First, the regular expression annotator is added to OmniFind's Unstructured Information Management Architecture (UIMA) processing pipeline to detect instances of concepts in the document text, based on a set of extensible rules. The discovered meta information is stored in the search index.

Second, OmniFind's synonym dictionary mechanism is used to define semantic synonyms for keywords. The semantic synonyms take the form of XML fragment query expressions and can be used together with ordinary synonyms. For example, the keywords "phone number" can have the synonym "telephone number" as well as the XML fragment query @xmlf2::'<#phonenumber/>'.

Third, a semantic synonym-expansion code located in the search application retrieves synonyms for the user-provided keywords from the OmniFind back end and transforms the original query into an XML fragment query that combines original keywords with regular and semantic synonyms. The expansion logic does not replace the original keyword but rather creates an OR expression to locate either the keyword or a concept instance relating to the keyword. for example., an example query 'IBM phone number' becomes 'ibm <.or> phone <#phonenumber/> </.or> <.or> number <#phonenumber/> </.or>'. Because the original keyword in the above example consists of two terms (phone number), for which a semantic synonym exists, the expansion logic follows Boolean algebra rules to create two OR parts connected by AND. (A ^ B) v C becomes (A v C) ^ (B v C), which can easily be represented in an XML fragment expression.

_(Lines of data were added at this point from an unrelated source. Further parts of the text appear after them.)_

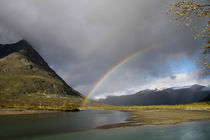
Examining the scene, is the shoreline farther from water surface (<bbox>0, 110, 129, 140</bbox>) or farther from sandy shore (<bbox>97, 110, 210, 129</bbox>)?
water surface (<bbox>0, 110, 129, 140</bbox>)

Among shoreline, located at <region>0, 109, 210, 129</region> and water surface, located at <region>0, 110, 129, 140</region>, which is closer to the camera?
water surface, located at <region>0, 110, 129, 140</region>

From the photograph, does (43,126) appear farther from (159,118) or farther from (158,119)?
(159,118)

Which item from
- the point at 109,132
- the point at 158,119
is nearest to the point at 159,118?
the point at 158,119

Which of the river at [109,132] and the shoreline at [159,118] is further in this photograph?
the shoreline at [159,118]

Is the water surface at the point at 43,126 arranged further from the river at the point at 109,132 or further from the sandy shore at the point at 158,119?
the sandy shore at the point at 158,119

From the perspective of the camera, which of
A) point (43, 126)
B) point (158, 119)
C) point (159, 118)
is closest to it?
point (43, 126)

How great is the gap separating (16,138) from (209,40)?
38723mm

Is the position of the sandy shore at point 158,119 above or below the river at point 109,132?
above

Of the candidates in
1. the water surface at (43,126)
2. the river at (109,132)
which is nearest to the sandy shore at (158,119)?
the water surface at (43,126)

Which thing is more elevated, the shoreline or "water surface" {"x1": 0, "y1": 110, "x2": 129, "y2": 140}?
the shoreline

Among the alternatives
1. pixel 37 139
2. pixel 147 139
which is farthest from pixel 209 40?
pixel 37 139

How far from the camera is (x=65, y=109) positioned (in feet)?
535

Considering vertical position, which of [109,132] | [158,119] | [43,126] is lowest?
[43,126]

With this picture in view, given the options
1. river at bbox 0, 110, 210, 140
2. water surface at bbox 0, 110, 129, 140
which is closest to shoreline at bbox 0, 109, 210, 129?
water surface at bbox 0, 110, 129, 140
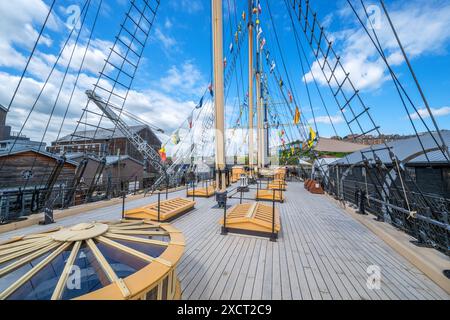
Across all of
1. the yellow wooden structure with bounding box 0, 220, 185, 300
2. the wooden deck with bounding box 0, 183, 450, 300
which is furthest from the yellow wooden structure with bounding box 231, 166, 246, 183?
the yellow wooden structure with bounding box 0, 220, 185, 300

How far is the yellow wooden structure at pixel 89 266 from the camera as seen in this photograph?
145cm

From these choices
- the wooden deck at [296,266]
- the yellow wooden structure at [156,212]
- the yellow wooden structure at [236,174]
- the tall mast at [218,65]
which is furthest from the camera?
the yellow wooden structure at [236,174]

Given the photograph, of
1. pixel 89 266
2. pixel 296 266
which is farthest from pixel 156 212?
pixel 296 266

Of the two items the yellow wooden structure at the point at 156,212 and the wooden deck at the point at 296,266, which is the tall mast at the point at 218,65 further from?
the wooden deck at the point at 296,266

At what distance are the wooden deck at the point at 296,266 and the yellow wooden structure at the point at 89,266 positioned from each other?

Enable Easy Semantic Search

OmniFind Enterprise Edition, Version 8.4 ships with three files required to enable the Easy Semantic Search functionality in a sample configuration. The files are located under the OmniFind Enterprise Edition installation root directory in the packages/uima/regex subdirectory. The procedure is described in detail in the Text Analysis Integration manual section "Easy semantic search using the regular expression annotator" (see Resources) and outlined here:

  1. The first step enables the text analytics: Upload the PEAR file containing the pre-configured regular expression annotator (of_regex.pear) into the OmniFind Enterprise Edition system using the OmniFind administrative console (system tab, edit parser). Then associate the annotator with the collection it is to be used with (collection's parser settings).
  2. In step two, the text analysis results are mapped to the index: For this, upload the common analysis structure to index mapping file (of_sample_regex_cas2index.xml) and associate it with the collection (also in parser settings). With both the annotator and the mapping file linked to the collection, documents can be crawled, parsed, and indexed.
  3. Step three configures the semantic synonym expansion of keywords: For this, upload a provided sample synonym dictionary (of_sample_synonym_dic.dic) to the OmniFind system (system tab, edit search) and associate it with the search component of this collection (collection's search settings).

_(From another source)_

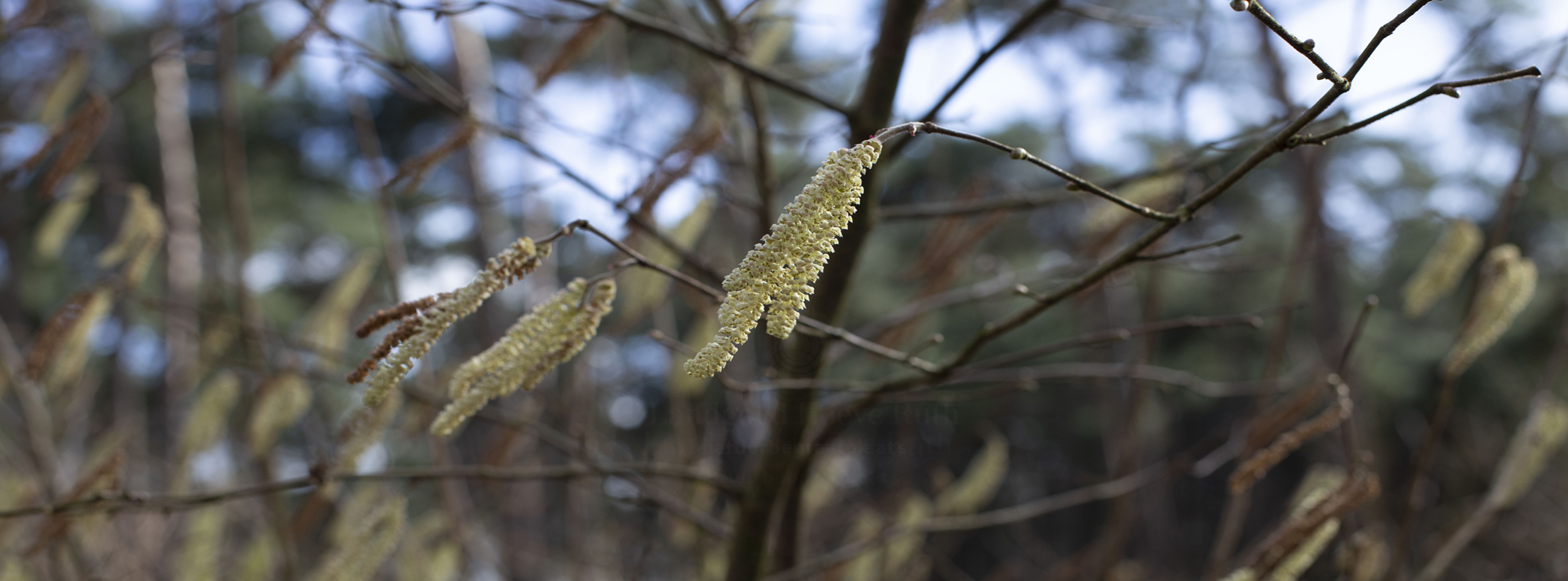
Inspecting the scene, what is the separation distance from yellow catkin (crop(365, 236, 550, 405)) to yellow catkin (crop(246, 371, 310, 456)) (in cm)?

By enabling the option "automatically search for synonyms using semantic expansion" in the OmniFind search application preferences screen, the collection can now be searched on with semantic synonyms. With the functionality enabled, basic keyword queries for "phone number" will be expanded to the semantic concept <phonenumber/>, in addition to a few regular synonyms like "telephone number." When an actual telephone number is present in a digested document, this phone number is annotated with the concept <phonenumber/> during the text analysis step, and the document is returned to a matching query with the phone number itself highlighted in the result set. Documents containing the words "phone" and "number," as well as one of the regular synonyms, are also found. The semantic synonym expansion mechanism is limited to expand simple keyword queries. Fielded queries or queries with advanced query terms are currently not expanded. The additional text analysis performed by the regular expression annotator does have a performance impact and will reduce the maximum parser throughput.

Figure 1. Search result with semantic search for telephone numbers on a Web collection
Search result identifying telephone numbers

Customizing the regular expression annotator

Discovering telephone numbers and URLs in documents is a great way to get an idea of what is possible with the Easy Semantic Search functionality of OmniFind Enterprise Edition 8.4. In production scenarios, other concepts may be of importance. The flexibility of the system allows the detection of a large variety of concepts or entities. To detect additional concepts, the rules that govern the text analysis of the regular expression annotator, the index mapping file that instructs the system how to store discovered facts in the index, and the synonym dictionary that defines the binding between keywords and semantic search concepts must be adapted.

The remainder of this section explains how to extend the example rules, mappings, and synonyms. It also discusses a rule evaluation approach. The examples provided show how you can configure OmniFind Enterprise Edition to also discover and search for IBM laptop product numbers when the keywords "IBM laptop" or "thinkpad" are given and to also be able to detect and search for occurrences of country names in texts.

Customizing the rules

The regular expression annotator is configured by means of an XML file. This file contains a set of rules that define on what type of character or number sequences the annotator should act and how it should act. The detailed description of the file and rule format can be found in the OmniFind Enterprise Edition 8.4 Text Analysis Integration guide (see Resources). The rule file is part of the annotator PEAR file. A PEAR file is actually a ZIP archive file that contains the annotator code and configuration in a well-defined directory structure. The XML rule file resides in a subdirectory named "xml" within the PEAR file and can be extracted from there with any ZIP file tool (for example, the jar command provided with a Java SDK). For convenience, the sample rule file that is part of the regular expression annotator PEAR (named of_sample_regex_rules.xml) is also provided in the subdirectory packages/uima/regex under the OmniFind Enterprise Edition installation root directory. This directory also contains the XML schema definition (ruleSet.xsd) that can be used to validate changes against the schema.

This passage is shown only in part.